I'm all for removing the hob, however I'm a bit confused about not only where I can source a white waterstop to match the shower frame, but what's involved in installing it? My understanding would be that I'd sikaflex it the the concrete slab, then waterproof, screed over the top and then tile, leaving about 50mm exposed?

----------


## Oldsaltoz

> So this morning I have managed to source the tile I want in a 200x200 so that should  make the floor a bit easier and I'll just use an 80mm or 100mm square  drain. 
> I had seen the streamline waterstop before, looks quite nice but I wont have time to have it freighted here unfortunately. 
> I'm all for removing the hob, however I'm a bit confused about not only where I can source a white waterstop to match the shower frame, but what's involved in installing it? My understanding would be that I'd sikaflex it the the concrete slab, then waterproof, screed over the top and then tile, leaving about 50mm exposed?

  Your on the right track with sticking to the concrete using something Like Sikaflex 11FC (Fast cure). 
The angle is bit of bog standard mill finish angle, cheap as. 
Set it back from the face about 20 mm and letter sealant go off, about 15 minutes, then put a thin layer of sealant over the inside, this will help the membrane to stick when waterproofing. 
The shower screen fits inside (the wet side, of the angle), so when screeding you need to work out the finish height of the tiles, so thickness of tile say 10 mm and glus say 3 mm = 13 mm, we also need to leave the top 5 mm of the angle exposed so 13 mm = 5 mm will give us a seed level 18 mm below the angle. 
If you put  a saw cut in a small off cut of timber that is 18 mm deep you slide this along the angle over the screed so have a perfectly set base level.  
After tiles are down and cured, simply place it onto the tiles and against the angle and secure it to the walls as normal. 
To finish the front of the angle off just a bit of 50 mm powder coated angle of any colour you fancy, or even brass or Chrome plated. 
Trim one down to about 18 mm so it fits neetly between the two wall and sikaflex to the original andle and the run a small bit of sika along the top between the scree and the angle to seal it off. 
Also a lot easier to keep clean than all those tiny tiles and gout.  
Good luck.   :Smilie:

----------


## phealey

So just an update - started the demo today and ran into a few issues.  
The shower walls turned into a mission, basically tiles/adhesive/render all wanted to come off so I've basically taken it all back to brickwork in the shower now.
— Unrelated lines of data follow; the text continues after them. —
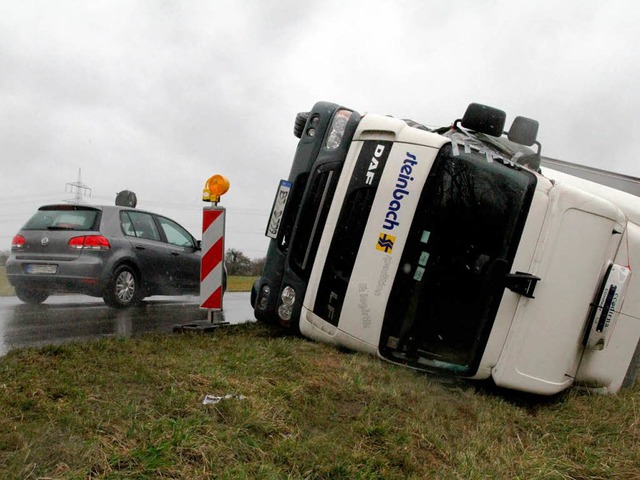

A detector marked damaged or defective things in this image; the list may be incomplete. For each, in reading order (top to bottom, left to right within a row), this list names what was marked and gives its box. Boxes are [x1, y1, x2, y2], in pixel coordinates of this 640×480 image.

overturned truck [250, 100, 640, 394]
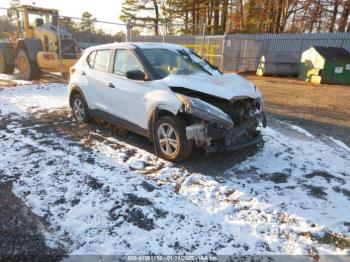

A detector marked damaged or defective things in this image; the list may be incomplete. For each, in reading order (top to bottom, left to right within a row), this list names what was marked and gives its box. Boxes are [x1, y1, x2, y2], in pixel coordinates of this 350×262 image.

damaged white suv [67, 42, 266, 161]
shattered headlight [175, 94, 235, 129]
crumpled front hood [163, 72, 262, 100]
front end damage [174, 89, 266, 152]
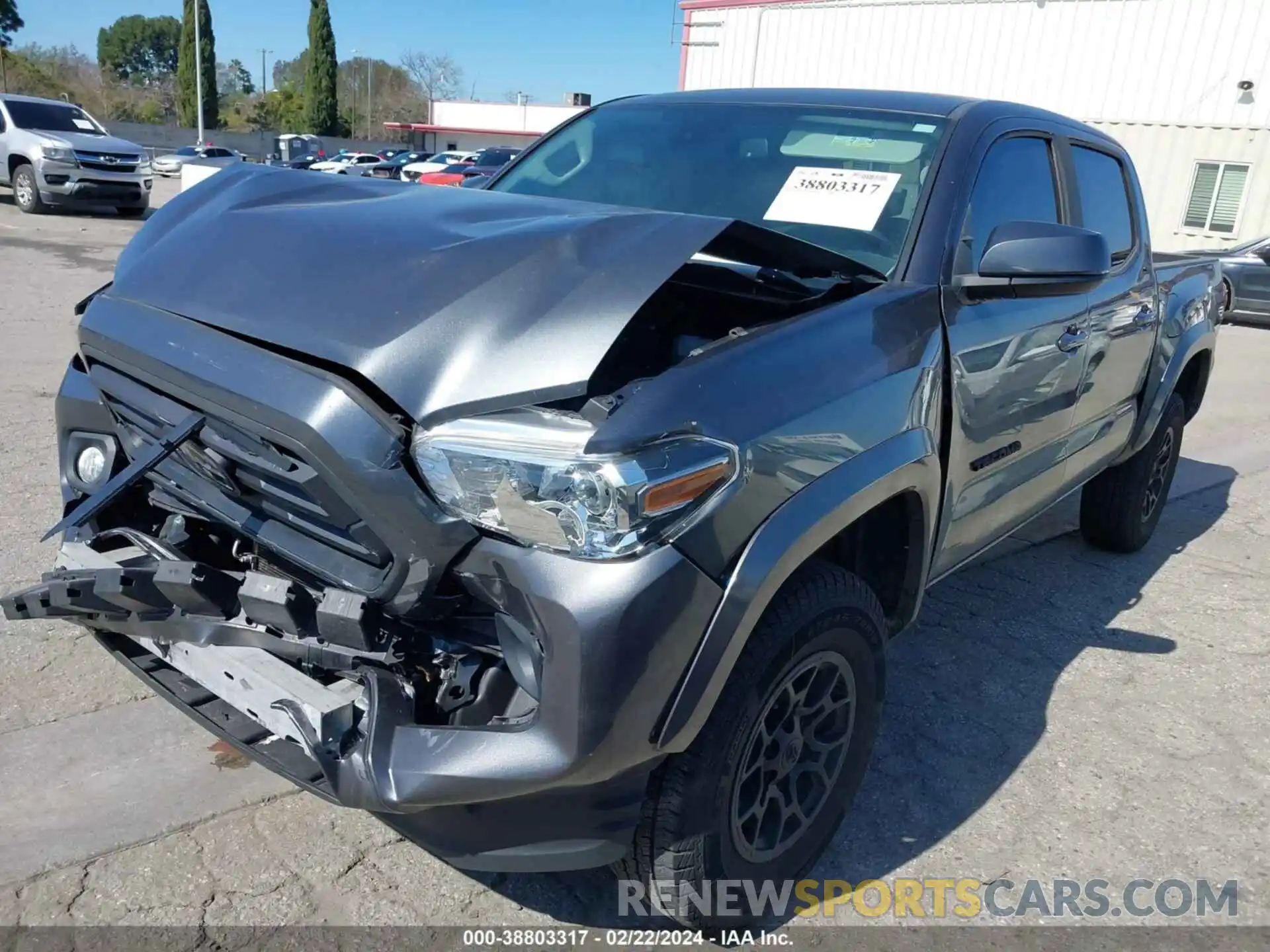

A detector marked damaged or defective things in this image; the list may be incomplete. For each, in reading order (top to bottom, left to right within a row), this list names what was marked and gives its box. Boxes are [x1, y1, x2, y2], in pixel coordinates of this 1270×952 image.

crumpled hood [109, 166, 751, 426]
damaged front end [5, 167, 889, 868]
broken headlight [411, 409, 741, 558]
damaged front bumper [5, 538, 721, 873]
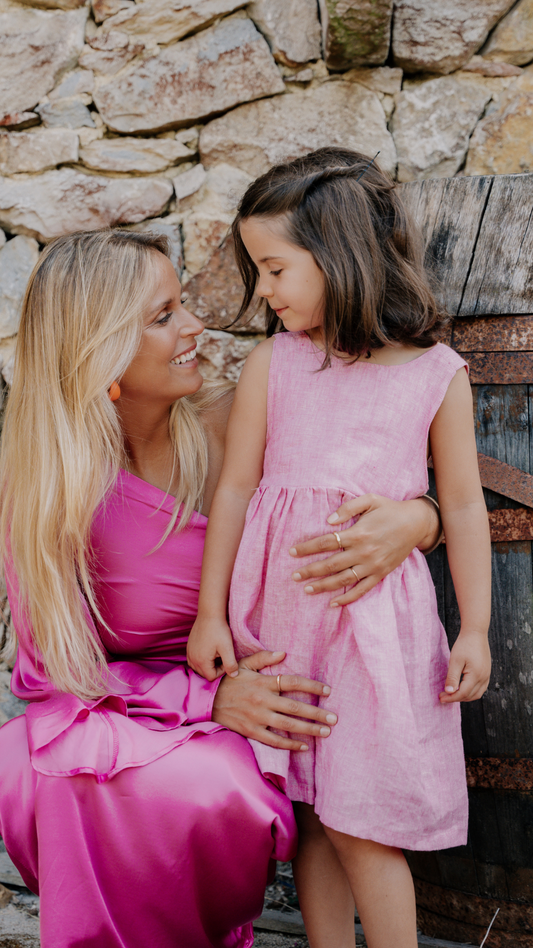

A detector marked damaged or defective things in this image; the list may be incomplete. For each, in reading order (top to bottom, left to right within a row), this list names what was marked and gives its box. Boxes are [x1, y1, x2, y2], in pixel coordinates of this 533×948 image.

rusty metal band [464, 756, 532, 792]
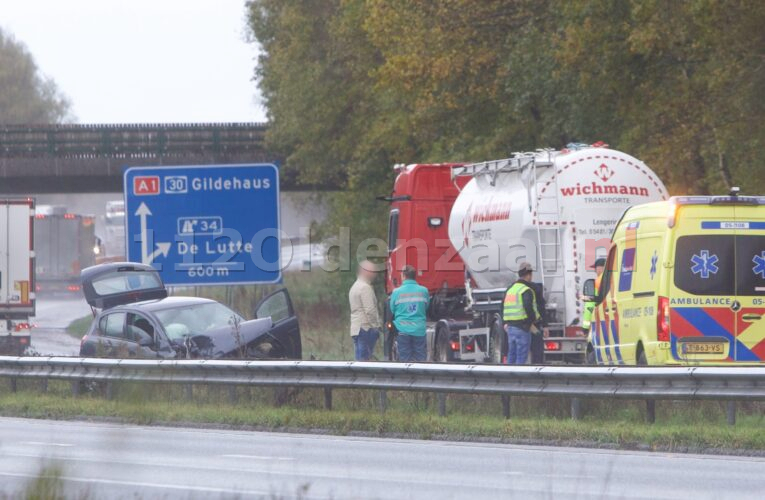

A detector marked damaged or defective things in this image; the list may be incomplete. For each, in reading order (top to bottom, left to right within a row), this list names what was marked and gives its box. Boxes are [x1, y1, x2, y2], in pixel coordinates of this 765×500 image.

damaged black car [78, 262, 302, 360]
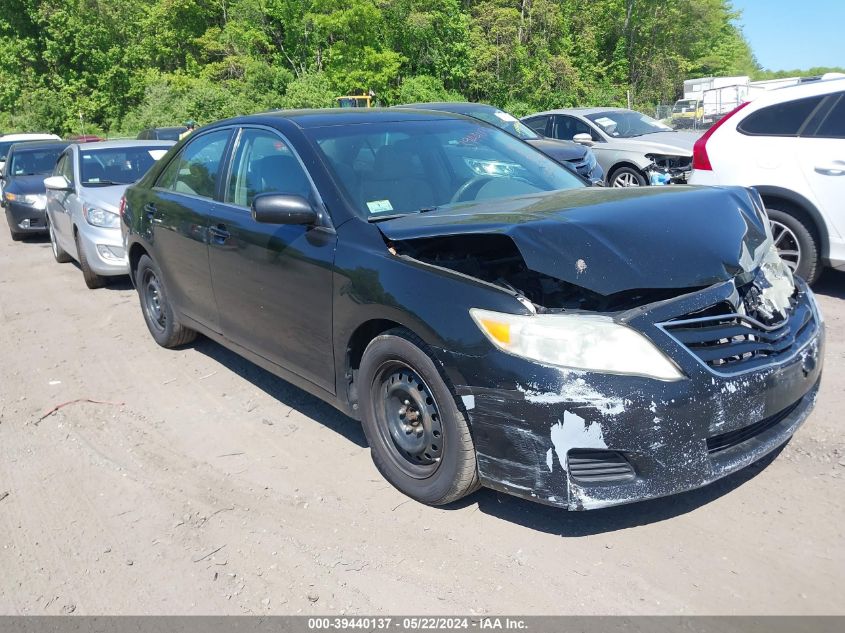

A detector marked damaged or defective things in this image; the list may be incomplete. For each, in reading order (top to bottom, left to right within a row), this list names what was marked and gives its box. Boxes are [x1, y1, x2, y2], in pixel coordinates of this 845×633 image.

crumpled hood [524, 138, 584, 162]
crumpled hood [612, 130, 700, 156]
crumpled hood [5, 173, 49, 195]
crumpled hood [81, 183, 129, 212]
crumpled hood [376, 184, 772, 296]
damaged front end of car [376, 183, 824, 508]
broken grille [664, 298, 816, 372]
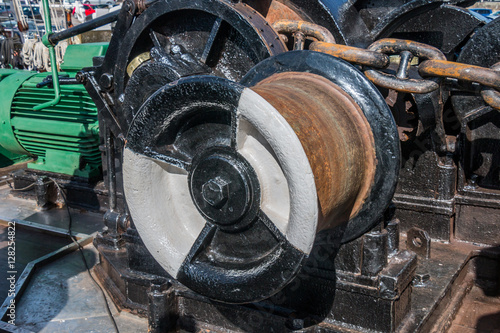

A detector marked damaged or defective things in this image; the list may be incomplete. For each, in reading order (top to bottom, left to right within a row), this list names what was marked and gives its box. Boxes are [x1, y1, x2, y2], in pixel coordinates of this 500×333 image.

rusty spool [122, 50, 398, 302]
corroded metal surface [254, 71, 376, 230]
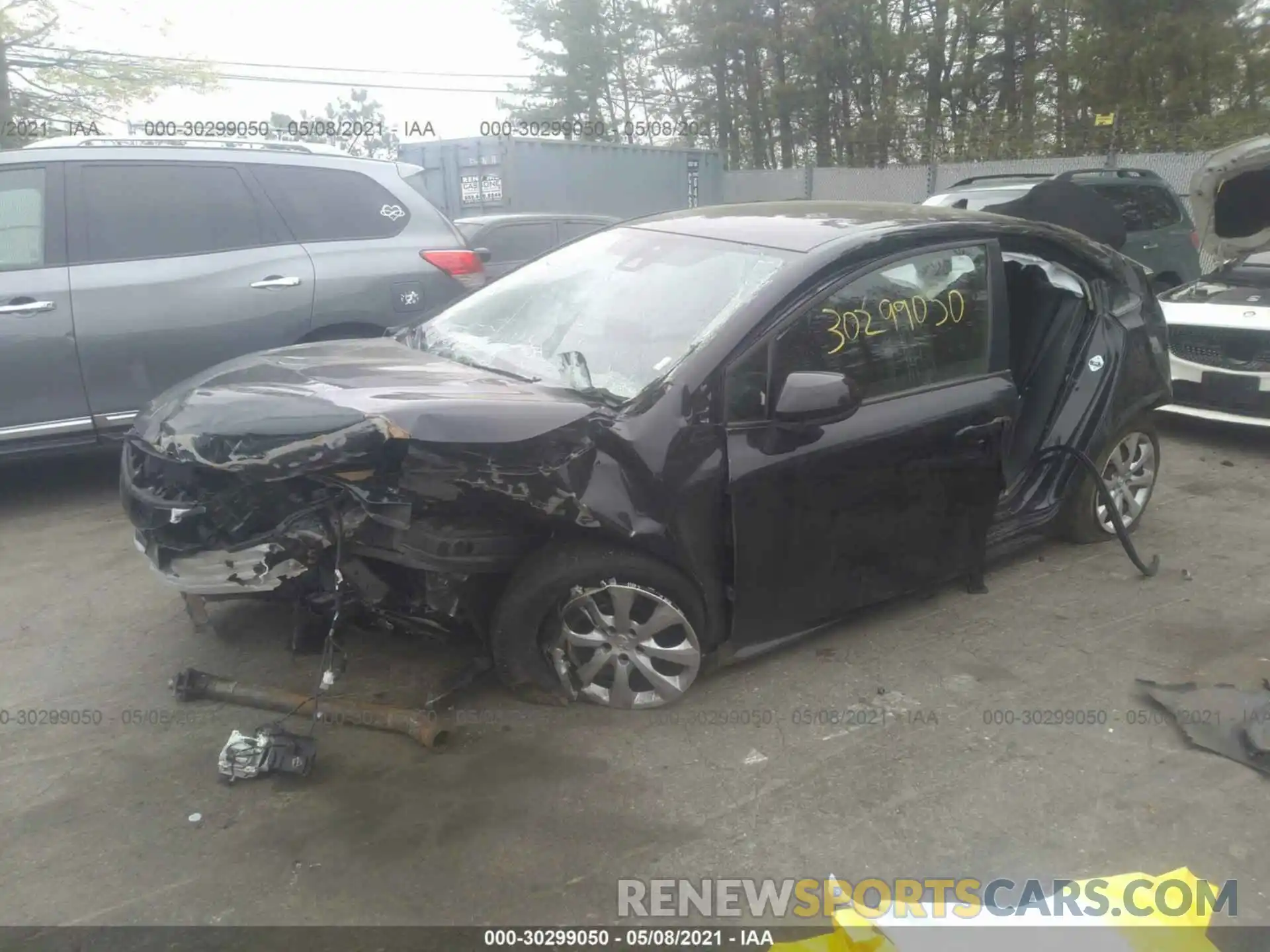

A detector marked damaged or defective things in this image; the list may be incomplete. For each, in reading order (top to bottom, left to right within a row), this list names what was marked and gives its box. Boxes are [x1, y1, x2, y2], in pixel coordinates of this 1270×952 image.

car hood crumpled [1183, 134, 1270, 265]
shattered windshield [406, 227, 787, 403]
car hood crumpled [128, 337, 599, 475]
black damaged sedan [121, 199, 1168, 711]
The plan is to apply a render flush with the remaining wall (top tile to ceiling). Would need at least 10mm of render here. 
The floor was also a mission and is quite uneven, so will apply a self levelling mortar to sort that out. 
The bath is bricked in like someone was planning on stealing it. Same issue with the shower here too with half the render coming with it around the splashback. Haven't worked out the best course of action here. I can probably buy a new bath to the same spec and just re-install and patch the missing render I guess.

----------


## Oldsaltoz

> So just an update - started the demo today and ran into a few issues.  
> The shower walls turned into a mission, basically tiles/adhesive/render all wanted to come off so I've basically taken it all back to brickwork in the shower now. The plan is to apply a render flush with the remaining wall (top tile to ceiling). Would need at least 10mm of render here. 
> The floor was also a mission and is quite uneven, so will apply a self levelling mortar to sort that out. 
> The bath is bricked in like someone was planning on stealing it. Same issue with the shower here too with half the render coming with it around the splash back. Haven't worked out the best course of action here. I can probably buy a new bath to the same spec and just re-install and patch the missing render I guess.

  Just a thought: Rendered walls need to be fully waterproofed, you will find it is cheaper to line the walls with Villaboard, leaving you with a perfectly flat clean surface to tile to. You can do the same on the splash back, just cut the Villaboard 3 mm shorter than the tiles on the top and both sides, fill with sealant after the tile glue sets. 
Good luck.   :Smilie:

----------